> _Source text_:
________________
Last weekend I had a Zoom chat with my parents, as we usually do on weekends. For them it is Friday evening, for us Saturday morning. Our chat time came around and I got on Zoom. No Mom and Dad. I sent them an email at the 10 minute mark, telling them I'd wait around on Zoom for them to show up. They did show up, an hour later than I expected. We had a nice conversation, cleared up the Daylight Savings Time nonsense, and said goodbye until next week.
The next day I got a short reply from my mother:
Dear Rob, thanks for being patient with us. We will try for next week at 7 (for us).
I replied in an overly sentimental way, perhaps, saying that they are always worth waiting for. But upon further reflection, it seemed that I understated The Truth:
I will never be able to balance out the waiting scales between me and my Mom or Dad, much less both of them together: the long months of waiting for a baby to arrive, the patience required for potty training, teaching them to eat by themselves and clean themselves and dress themselves, waiting and watching as they learn to do homework, waiting to see their grades, waiting while they are at music lessons or choir practice or birthday parties, waiting for them to drive home by themselves the first time, then waiting for them to come home at night after you want to sleep but can't because of the waiting, waiting for college acceptance letters and scholarship notifications, waiting five years for a four year undergraduate degree, waiting for letters from overseas, waiting for them to find a good match and hoping that it works out, waiting for grandchildren, and waiting for visits that come too infrequently.
All I can do is pay it forward to my children and be thankful to them.
That is how I imagine God's love for me, and for all of us: God waiting patiently for us to understand that all God wants for us is to pay that patience forward.
________________
Stored items:
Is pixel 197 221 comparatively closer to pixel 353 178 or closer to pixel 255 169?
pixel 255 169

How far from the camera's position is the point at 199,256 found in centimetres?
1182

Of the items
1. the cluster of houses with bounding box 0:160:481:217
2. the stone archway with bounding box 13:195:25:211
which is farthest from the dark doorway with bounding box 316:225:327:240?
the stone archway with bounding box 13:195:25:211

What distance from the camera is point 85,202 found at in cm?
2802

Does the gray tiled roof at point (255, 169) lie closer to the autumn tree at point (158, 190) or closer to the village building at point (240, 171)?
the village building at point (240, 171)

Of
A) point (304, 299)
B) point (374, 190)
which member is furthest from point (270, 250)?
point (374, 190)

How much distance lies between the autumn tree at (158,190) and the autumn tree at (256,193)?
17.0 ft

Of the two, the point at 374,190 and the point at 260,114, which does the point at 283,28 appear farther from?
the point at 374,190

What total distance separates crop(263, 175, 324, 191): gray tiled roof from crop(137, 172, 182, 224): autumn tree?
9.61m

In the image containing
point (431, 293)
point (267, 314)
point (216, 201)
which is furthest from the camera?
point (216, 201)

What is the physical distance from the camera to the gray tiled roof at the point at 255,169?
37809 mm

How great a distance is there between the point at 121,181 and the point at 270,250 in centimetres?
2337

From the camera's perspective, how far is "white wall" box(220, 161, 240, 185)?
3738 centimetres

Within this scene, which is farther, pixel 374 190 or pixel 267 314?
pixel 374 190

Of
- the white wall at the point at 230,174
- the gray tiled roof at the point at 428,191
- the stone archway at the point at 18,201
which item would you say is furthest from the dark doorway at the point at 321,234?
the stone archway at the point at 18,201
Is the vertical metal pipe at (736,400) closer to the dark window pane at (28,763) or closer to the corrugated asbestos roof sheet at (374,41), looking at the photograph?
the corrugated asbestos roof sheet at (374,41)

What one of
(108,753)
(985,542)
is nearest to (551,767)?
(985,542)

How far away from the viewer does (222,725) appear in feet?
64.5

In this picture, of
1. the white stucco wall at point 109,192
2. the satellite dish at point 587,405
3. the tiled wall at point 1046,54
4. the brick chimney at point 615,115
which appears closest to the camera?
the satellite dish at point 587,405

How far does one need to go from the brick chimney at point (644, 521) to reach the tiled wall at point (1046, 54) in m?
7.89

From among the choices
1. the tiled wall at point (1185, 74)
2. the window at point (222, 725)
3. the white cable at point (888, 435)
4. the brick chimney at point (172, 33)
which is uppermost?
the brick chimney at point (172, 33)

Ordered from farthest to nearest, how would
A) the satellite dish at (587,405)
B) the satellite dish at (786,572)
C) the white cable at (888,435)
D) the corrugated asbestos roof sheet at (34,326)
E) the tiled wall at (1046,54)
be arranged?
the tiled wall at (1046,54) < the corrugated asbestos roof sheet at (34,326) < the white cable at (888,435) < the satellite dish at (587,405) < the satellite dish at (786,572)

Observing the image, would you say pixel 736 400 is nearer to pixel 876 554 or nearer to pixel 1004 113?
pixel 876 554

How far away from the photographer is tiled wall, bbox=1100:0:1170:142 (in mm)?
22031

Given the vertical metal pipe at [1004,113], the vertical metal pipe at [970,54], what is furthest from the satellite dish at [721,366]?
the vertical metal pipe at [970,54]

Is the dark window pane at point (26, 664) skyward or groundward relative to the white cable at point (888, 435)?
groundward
________________
> _Work instructions_:
• a. According to the reflection on waiting, why can the writer do nothing more than pay it forward to the writer's children? Answer in one to three sentences.
• b. Print the part of the reflection on waiting between "Last weekend I" and "until next week.", inclusive.
The listing is not needed for this work.

> _Solutions for each task_:
• a. The writer will never be able to balance out the waiting scales with Mom or Dad, who waited through everything from the months before a baby arrived to homework, grades, late nights, college letters, grandchildren and infrequent visits. Because that balance can never be evened out with the parents, all the writer can do is pay it forward to the writer's own children and be thankful to them.

• b.
Last weekend I had a Zoom chat with my parents, as we usually do on weekends. For them it is Friday evening, for us Saturday morning. Our chat time came around and I got on Zoom. No Mom and Dad. I sent them an email at the 10 minute mark, telling them I'd wait around on Zoom for them to show up. They did show up, an hour later than I expected. We had a nice conversation, cleared up the Daylight Savings Time nonsense, and said goodbye until next week.